WASHINGTON -- As the Supreme Court opens up its new session, two major oil companies will be heading to Washington. The Supreme Court will hear the antitrust case, Texaco and Shell Oil v. Dagher, in which the Federal Trade Commission and Department of Justice's antitrust division are asking the high court to overturn an appeals court ruling that said a Texaco-Shell joint venture was guilty of price fixing, according to CNN/Money .

A federal district court in California originally threw out the case against the oil companies, saying that the venture, called Equilon, is one entity allowed to charge one price, according to CNN/Money . But the ruling was overturned by the 9th Circuit Court of Appeals in San Francisco in June 2004. Texaco and Shell, two of the nation's biggest oil companies, appealed to the Supreme Court.

CNN/Money reported that the high court must decide if a joint venture can set prices as one corporate entity or if the two companies, Texaco and Shell, which each market gasoline products through the joint venture, must offer their gas station owners different prices to create a more competitive market.

Jeffrey Lamken at the law firm Baker Botts told CNN/Money that if the Supreme Court were to maintain the appellate court's ruling, it would change the fundamental nature of joint ventures.

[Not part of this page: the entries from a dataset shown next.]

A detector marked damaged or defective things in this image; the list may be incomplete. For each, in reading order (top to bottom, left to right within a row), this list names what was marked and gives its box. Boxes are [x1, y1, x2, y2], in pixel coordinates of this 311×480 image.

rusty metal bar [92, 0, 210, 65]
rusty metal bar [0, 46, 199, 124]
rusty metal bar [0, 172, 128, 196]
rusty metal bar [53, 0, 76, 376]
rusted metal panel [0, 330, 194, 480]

"These two companies have a joint venture for processing and distribution of refined petroleum and while they agreed not to compete with each other, they still compete with other companies," he said in the CNN/Money report.

If the high court decides that even within a joint venture, two companies would have to set competing prices, the joint venture system would probably collapse, resulting in a rash of mergers and spin-offs, CNN/Money reported.